The interesting thing is the negative attitude towards exceptions
expressed here though - it's all about trying to avoid them rather than
trying to use them where suitable. If you read the article, it's a lot
more positive in the impression it gives about exceptions.
If you are only able to translate as a computer instead of a human than
special for you I will change that text.

*Try* never to use an exception in a Sub because than giving back a Boolean
*in a Function* an enum is more describing and as Scott wrote less consuming
processing time.

Okay, but I *suspect* that's not what he meant either - given that he
mostly agrees with the article, I *suspect* he doesn't actually
recommend using an enum as an error code instead of using an exception.
If he *does* recommend that, then that's disagreeing with the article
again.

(I still completely disagree with you on the idea that enums are more
descriptive than exceptions.

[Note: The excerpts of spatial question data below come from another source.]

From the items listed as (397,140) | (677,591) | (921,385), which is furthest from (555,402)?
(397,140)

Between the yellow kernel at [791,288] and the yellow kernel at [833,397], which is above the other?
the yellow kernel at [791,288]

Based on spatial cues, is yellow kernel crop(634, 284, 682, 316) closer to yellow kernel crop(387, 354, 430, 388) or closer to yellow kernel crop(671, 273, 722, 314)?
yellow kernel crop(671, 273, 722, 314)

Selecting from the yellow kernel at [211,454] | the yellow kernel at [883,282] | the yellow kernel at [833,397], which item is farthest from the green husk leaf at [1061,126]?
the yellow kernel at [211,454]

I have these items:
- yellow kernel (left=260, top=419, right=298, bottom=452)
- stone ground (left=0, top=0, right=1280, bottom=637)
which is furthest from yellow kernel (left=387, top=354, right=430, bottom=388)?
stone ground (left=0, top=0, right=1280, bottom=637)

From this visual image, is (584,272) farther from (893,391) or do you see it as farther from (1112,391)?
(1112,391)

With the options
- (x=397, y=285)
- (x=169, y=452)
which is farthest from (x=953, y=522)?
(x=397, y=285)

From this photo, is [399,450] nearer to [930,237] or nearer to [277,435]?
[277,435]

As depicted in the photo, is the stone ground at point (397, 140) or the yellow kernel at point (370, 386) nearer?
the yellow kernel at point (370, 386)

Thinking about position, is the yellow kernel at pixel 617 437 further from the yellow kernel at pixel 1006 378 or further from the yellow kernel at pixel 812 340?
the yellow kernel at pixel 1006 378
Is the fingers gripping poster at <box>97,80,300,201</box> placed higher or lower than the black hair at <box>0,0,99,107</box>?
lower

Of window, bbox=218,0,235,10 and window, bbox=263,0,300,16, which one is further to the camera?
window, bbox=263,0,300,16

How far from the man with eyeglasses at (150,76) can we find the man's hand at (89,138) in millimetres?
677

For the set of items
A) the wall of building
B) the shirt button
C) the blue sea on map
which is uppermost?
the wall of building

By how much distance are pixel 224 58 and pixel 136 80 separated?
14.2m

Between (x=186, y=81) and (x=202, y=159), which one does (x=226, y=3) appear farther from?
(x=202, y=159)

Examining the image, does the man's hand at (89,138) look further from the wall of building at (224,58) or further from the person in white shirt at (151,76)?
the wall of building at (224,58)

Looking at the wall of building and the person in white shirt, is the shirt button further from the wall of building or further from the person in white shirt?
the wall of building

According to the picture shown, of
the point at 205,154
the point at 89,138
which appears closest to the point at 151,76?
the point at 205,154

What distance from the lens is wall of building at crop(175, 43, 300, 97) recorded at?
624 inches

The amount of information an enum can give
you is very limiting - exceptions can give as much information as they
want to. That's entirely my opinion, however, and nothing to do with
what Scott has written.)
This is a newsgroups, on every message in that everybody can split hairs,
including yours, but probably everybody avoid that, because they know the
reaction on that.

It is also amazing for a developer how many text you can write by probably
trying to put other persons messages in another context and are not able to
translate what is said by what is meant.

I genuinely didn't know what Scott meant, and I'm quite surprised (but
pleased) now that he's clarified it, given the original post.